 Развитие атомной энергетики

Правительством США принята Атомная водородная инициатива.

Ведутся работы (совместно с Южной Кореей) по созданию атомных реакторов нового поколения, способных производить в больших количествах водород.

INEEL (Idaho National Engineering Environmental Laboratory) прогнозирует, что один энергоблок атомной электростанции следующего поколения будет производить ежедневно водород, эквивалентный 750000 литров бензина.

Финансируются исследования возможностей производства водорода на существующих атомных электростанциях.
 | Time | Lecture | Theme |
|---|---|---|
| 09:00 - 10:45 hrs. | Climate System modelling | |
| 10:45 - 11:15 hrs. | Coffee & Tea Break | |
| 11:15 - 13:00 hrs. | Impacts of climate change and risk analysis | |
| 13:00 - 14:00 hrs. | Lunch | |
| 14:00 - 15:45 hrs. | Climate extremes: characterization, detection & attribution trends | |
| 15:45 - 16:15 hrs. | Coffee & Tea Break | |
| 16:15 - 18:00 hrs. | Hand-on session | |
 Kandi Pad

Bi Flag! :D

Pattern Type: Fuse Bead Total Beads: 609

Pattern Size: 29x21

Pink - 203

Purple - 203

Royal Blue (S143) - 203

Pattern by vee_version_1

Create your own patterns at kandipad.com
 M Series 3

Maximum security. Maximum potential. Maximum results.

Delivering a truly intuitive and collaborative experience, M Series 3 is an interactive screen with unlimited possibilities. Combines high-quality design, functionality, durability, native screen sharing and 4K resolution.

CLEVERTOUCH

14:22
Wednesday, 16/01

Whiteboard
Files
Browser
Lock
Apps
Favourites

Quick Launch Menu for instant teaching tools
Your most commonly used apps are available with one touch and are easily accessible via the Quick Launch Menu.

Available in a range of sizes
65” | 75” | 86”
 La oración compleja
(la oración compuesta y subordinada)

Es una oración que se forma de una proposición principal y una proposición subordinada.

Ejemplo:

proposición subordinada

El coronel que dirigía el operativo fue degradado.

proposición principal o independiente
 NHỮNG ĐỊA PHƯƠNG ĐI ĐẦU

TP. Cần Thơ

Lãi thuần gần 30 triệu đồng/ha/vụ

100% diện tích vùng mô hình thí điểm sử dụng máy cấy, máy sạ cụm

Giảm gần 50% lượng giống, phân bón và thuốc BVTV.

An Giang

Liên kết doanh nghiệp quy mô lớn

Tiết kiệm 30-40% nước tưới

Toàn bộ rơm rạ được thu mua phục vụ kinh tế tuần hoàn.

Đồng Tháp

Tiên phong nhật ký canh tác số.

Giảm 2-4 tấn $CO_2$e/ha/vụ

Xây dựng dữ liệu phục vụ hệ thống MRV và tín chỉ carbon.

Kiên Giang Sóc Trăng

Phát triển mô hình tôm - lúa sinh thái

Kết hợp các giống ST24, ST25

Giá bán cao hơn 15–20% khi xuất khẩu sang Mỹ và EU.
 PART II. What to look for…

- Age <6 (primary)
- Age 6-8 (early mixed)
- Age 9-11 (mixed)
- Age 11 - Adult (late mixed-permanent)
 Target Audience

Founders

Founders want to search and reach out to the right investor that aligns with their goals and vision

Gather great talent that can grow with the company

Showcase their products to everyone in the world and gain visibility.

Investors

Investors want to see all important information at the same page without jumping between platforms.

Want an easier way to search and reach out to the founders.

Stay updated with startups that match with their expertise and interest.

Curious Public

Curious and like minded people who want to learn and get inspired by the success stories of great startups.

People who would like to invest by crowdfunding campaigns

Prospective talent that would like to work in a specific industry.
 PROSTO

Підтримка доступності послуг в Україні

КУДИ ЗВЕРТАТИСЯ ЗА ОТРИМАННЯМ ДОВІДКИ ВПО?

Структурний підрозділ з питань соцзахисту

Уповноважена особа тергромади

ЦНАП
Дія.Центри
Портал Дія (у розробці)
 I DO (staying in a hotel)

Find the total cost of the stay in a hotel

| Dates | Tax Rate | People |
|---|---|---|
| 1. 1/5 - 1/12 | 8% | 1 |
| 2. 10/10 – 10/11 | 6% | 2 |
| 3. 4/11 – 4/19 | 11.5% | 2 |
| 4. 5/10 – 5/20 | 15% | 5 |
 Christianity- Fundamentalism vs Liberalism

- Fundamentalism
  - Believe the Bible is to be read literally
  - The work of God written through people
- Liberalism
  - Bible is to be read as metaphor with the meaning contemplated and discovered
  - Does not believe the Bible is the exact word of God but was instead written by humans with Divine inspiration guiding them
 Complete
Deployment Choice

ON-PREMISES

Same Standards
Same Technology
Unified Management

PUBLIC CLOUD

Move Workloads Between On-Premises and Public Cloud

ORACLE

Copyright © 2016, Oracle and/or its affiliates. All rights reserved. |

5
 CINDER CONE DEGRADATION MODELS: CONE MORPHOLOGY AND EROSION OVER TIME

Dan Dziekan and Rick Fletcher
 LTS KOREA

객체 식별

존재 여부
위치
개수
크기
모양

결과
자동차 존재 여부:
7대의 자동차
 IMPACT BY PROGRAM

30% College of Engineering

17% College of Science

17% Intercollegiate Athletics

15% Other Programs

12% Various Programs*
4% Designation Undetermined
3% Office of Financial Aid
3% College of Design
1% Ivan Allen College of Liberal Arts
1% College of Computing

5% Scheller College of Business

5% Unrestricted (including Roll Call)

-------------------------

• TASK ITEM
Repeat the whole of the data verbatim, as it reads above.

• ANSWER BELOW
 Развитие атомной энергетики

Правительством США принята Атомная водородная инициатива.

Ведутся работы (совместно с Южной Кореей) по созданию атомных реакторов нового поколения, способных производить в больших количествах водород.

INEEL (Idaho National Engineering Environmental Laboratory) прогнозирует, что один энергоблок атомной электростанции следующего поколения будет производить ежедневно водород, эквивалентный 750000 литров бензина.

Финансируются исследования возможностей производства водорода на существующих атомных электростанциях.
 | Time | Lecture | Theme |
|---|---|---|
| 09:00 - 10:45 hrs. | Climate System modelling | |
| 10:45 - 11:15 hrs. | Coffee & Tea Break | |
| 11:15 - 13:00 hrs. | Impacts of climate change and risk analysis | |
| 13:00 - 14:00 hrs. | Lunch | |
| 14:00 - 15:45 hrs. | Climate extremes: characterization, detection & attribution trends | |
| 15:45 - 16:15 hrs. | Coffee & Tea Break | |
| 16:15 - 18:00 hrs. | Hand-on session | |
 Kandi Pad

Bi Flag! :D

Pattern Type: Fuse Bead Total Beads: 609

Pattern Size: 29x21

Pink - 203

Purple - 203

Royal Blue (S143) - 203

Pattern by vee_version_1

Create your own patterns at kandipad.com
 M Series 3

Maximum security. Maximum potential. Maximum results.

Delivering a truly intuitive and collaborative experience, M Series 3 is an interactive screen with unlimited possibilities. Combines high-quality design, functionality, durability, native screen sharing and 4K resolution.

CLEVERTOUCH

14:22
Wednesday, 16/01

Whiteboard
Files
Browser
Lock
Apps
Favourites

Quick Launch Menu for instant teaching tools
Your most commonly used apps are available with one touch and are easily accessible via the Quick Launch Menu.

Available in a range of sizes
65” | 75” | 86”
 La oración compleja
(la oración compuesta y subordinada)

Es una oración que se forma de una proposición principal y una proposición subordinada.

Ejemplo:

proposición subordinada

El coronel que dirigía el operativo fue degradado.

proposición principal o independiente
 NHỮNG ĐỊA PHƯƠNG ĐI ĐẦU

TP. Cần Thơ

Lãi thuần gần 30 triệu đồng/ha/vụ

100% diện tích vùng mô hình thí điểm sử dụng máy cấy, máy sạ cụm

Giảm gần 50% lượng giống, phân bón và thuốc BVTV.

An Giang

Liên kết doanh nghiệp quy mô lớn

Tiết kiệm 30-40% nước tưới

Toàn bộ rơm rạ được thu mua phục vụ kinh tế tuần hoàn.

Đồng Tháp

Tiên phong nhật ký canh tác số.

Giảm 2-4 tấn $CO_2$e/ha/vụ

Xây dựng dữ liệu phục vụ hệ thống MRV và tín chỉ carbon.

Kiên Giang Sóc Trăng

Phát triển mô hình tôm - lúa sinh thái

Kết hợp các giống ST24, ST25

Giá bán cao hơn 15–20% khi xuất khẩu sang Mỹ và EU.
 PART II. What to look for…

- Age <6 (primary)
- Age 6-8 (early mixed)
- Age 9-11 (mixed)
- Age 11 - Adult (late mixed-permanent)
 Target Audience

Founders

Founders want to search and reach out to the right investor that aligns with their goals and vision

Gather great talent that can grow with the company

Showcase their products to everyone in the world and gain visibility.

Investors

Investors want to see all important information at the same page without jumping between platforms.

Want an easier way to search and reach out to the founders.

Stay updated with startups that match with their expertise and interest.

Curious Public

Curious and like minded people who want to learn and get inspired by the success stories of great startups.

People who would like to invest by crowdfunding campaigns

Prospective talent that would like to work in a specific industry.
 PROSTO

Підтримка доступності послуг в Україні

КУДИ ЗВЕРТАТИСЯ ЗА ОТРИМАННЯМ ДОВІДКИ ВПО?

Структурний підрозділ з питань соцзахисту

Уповноважена особа тергромади

ЦНАП
Дія.Центри
Портал Дія (у розробці)
 I DO (staying in a hotel)

Find the total cost of the stay in a hotel

| Dates | Tax Rate | People |
|---|---|---|
| 1. 1/5 - 1/12 | 8% | 1 |
| 2. 10/10 – 10/11 | 6% | 2 |
| 3. 4/11 – 4/19 | 11.5% | 2 |
| 4. 5/10 – 5/20 | 15% | 5 |
 Christianity- Fundamentalism vs Liberalism

- Fundamentalism
  - Believe the Bible is to be read literally
  - The work of God written through people
- Liberalism
  - Bible is to be read as metaphor with the meaning contemplated and discovered
  - Does not believe the Bible is the exact word of God but was instead written by humans with Divine inspiration guiding them
 Complete
Deployment Choice

ON-PREMISES

Same Standards
Same Technology
Unified Management

PUBLIC CLOUD

Move Workloads Between On-Premises and Public Cloud

ORACLE

Copyright © 2016, Oracle and/or its affiliates. All rights reserved. |

5
 CINDER CONE DEGRADATION MODELS: CONE MORPHOLOGY AND EROSION OVER TIME

Dan Dziekan and Rick Fletcher
 LTS KOREA

객체 식별

존재 여부
위치
개수
크기
모양

결과
자동차 존재 여부:
7대의 자동차
 IMPACT BY PROGRAM

30% College of Engineering

17% College of Science

17% Intercollegiate Athletics

15% Other Programs

12% Various Programs*
4% Designation Undetermined
3% Office of Financial Aid
3% College of Design
1% Ivan Allen College of Liberal Arts
1% College of Computing

5% Scheller College of Business

5% Unrestricted (including Roll Call)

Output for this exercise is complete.